Tekst do czytania:
|
Opowieści z mchu i paproci. Ptasi szpital Czas w Kresowej Stajni odmierzany jest stukotem końskich kopyt i poszczekiwaniem sznaucerów, ale niekiedy naszą uwagę, a nawet duszę absorbuje coś zupełnie innego, choć równie sielskiego.
Była lipcowa niedziela. Słuchałem mszy świętej, siedząc na murku okalającym miączyński kościół. Nagle przyuważyłem baraszkujące po trawniku pisklę dzikiego gołębia. Nieborak wypadł z gniazda, a jako ptasi dzieciak nie był w stanie do niego powrócić. Spacerował sobie po trawie, czasem przysiadał na kamyku i ze zdziwieniem przyglądał się światu, jakiego dotąd nigdy nie widział. Nie bał się niczego, bo niczego jeszcze nie nauczyło go życie. Kota zapewne też by się nie uląkł!
Gdy ludzie rozeszli się po mszy, bez problemów złapałem biedaka i zawiozłem do domu. Wnet przygotowałem mu obszerną klatkę, a w niej kawałki konarów, korę, kamyki, poidło i karmidełko. Całość prezentowała się estetycznie i bardzo naturalnie.
Telefon do zaprzyjaźnionego ornitologa sprawił, że posiadłem niezbędną wiedzę, jednak przygotowana wedle jego pouczeń pasza nie budziła w ptaku żadnego zainteresowania. Pocieszeniem był fakt, że gołąbek był potulny jak właśnie gołąbek, i w ogóle nie panikował. Siedział sobie na sporym badylu, medytując na ptasią modłę.
Mijały dni, ale ptak nie jadł. Kupy jednak walił całkiem swobodnie, co dawało pewną nadzieję.
Czwartego dnia zdmuchnął całą karmę i stało się jasne, że jak nie zdechnie, to żyć będzie!
Karmiłem go gniecionym owsem i jęczmienną kaszą poddaną całonocnemu moczeniu i rozdrobnieniu na papkę.

Materiał źródłowy:
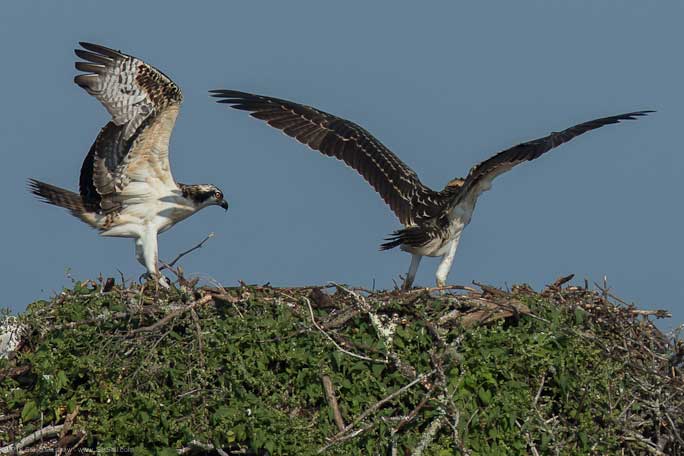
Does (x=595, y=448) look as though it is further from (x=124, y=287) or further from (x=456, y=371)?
(x=124, y=287)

Polecenie:
Którego dnia pisklę gołębia zjadło całą karmę według tekstu o ptasim szpitalu?

Odpowiedź:
Pisklę zjadło całą karmę czwartego dnia.